Task to complete = Pull every line of text from all the entries below, copying each one word for word and leaving out the pictures.

* Start *

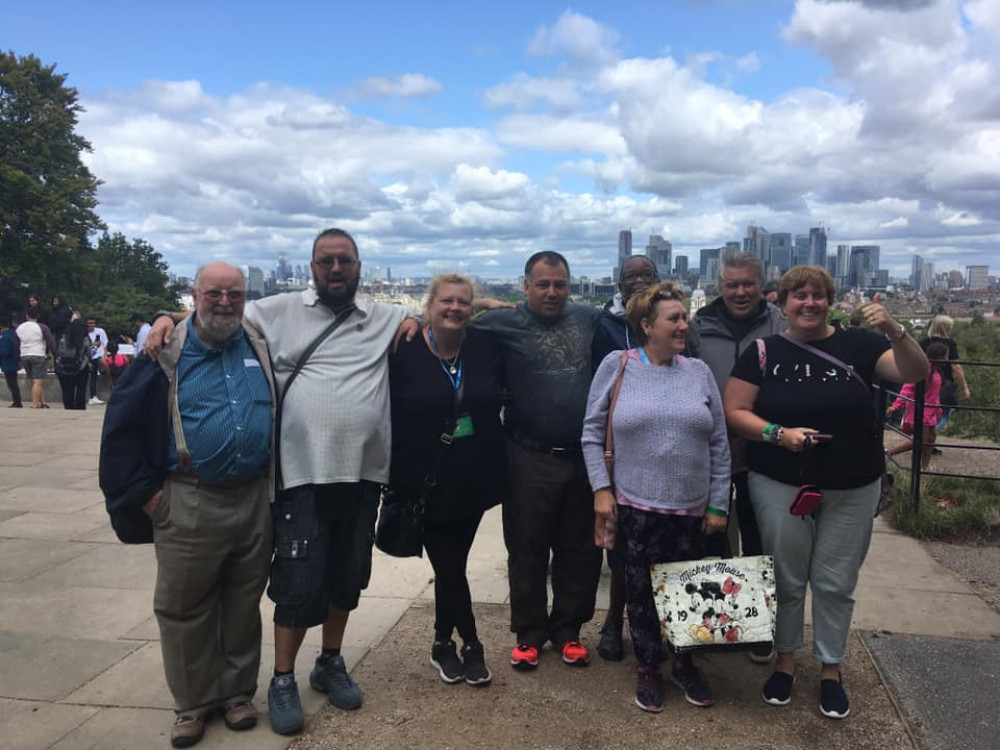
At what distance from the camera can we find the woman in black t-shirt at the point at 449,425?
340 centimetres

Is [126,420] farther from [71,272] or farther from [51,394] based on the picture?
[71,272]

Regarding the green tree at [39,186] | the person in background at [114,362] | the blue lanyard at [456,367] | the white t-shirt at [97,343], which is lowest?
the person in background at [114,362]

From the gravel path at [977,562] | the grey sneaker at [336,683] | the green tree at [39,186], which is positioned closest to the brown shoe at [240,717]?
the grey sneaker at [336,683]

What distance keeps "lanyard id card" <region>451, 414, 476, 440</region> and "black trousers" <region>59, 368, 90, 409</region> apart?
11416 millimetres

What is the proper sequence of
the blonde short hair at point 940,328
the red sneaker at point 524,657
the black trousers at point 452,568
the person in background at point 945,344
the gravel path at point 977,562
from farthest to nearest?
the blonde short hair at point 940,328 < the person in background at point 945,344 < the gravel path at point 977,562 < the red sneaker at point 524,657 < the black trousers at point 452,568

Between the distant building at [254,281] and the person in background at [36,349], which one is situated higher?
the distant building at [254,281]

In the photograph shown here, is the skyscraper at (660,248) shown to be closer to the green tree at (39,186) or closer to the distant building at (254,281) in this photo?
the distant building at (254,281)

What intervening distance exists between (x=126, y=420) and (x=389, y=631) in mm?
1941

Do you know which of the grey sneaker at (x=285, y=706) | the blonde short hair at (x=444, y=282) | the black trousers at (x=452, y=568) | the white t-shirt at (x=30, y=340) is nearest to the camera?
the grey sneaker at (x=285, y=706)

* End *

Completed exercise =
At what distance from the camera can we find the woman in black t-shirt at the point at 449,425?
340 centimetres

Is [126,420] farther from [71,272] or farther from [51,394] based on the picture?
[71,272]

Regarding the green tree at [39,186] | the person in background at [114,362] | the blue lanyard at [456,367] | the white t-shirt at [97,343], which is lowest?
the person in background at [114,362]

From the gravel path at [977,562] | the grey sneaker at [336,683] | the green tree at [39,186], which is positioned closest to the brown shoe at [240,717]?
the grey sneaker at [336,683]

What distance keeps "lanyard id card" <region>451, 414, 476, 440</region> and "black trousers" <region>59, 368, 90, 409</region> apart?
11416 millimetres

What is the proper sequence of
the blonde short hair at point 940,328
the red sneaker at point 524,657
the black trousers at point 452,568
the person in background at point 945,344
the gravel path at point 977,562
from farthest to nearest?
the blonde short hair at point 940,328 < the person in background at point 945,344 < the gravel path at point 977,562 < the red sneaker at point 524,657 < the black trousers at point 452,568

Between the distant building at [254,281] and the person in background at [36,349], which one is situated higher?
the distant building at [254,281]

In the photograph shown here, is the skyscraper at (660,248) shown to be closer to the green tree at (39,186) or closer to the distant building at (254,281) in this photo?
the distant building at (254,281)

What intervening distance exists between (x=126, y=420) and (x=389, y=631) in mm?
1941

Do you know which of the grey sneaker at (x=285, y=706) | the blonde short hair at (x=444, y=282) | the black trousers at (x=452, y=568) | the white t-shirt at (x=30, y=340) is nearest to the camera?
the grey sneaker at (x=285, y=706)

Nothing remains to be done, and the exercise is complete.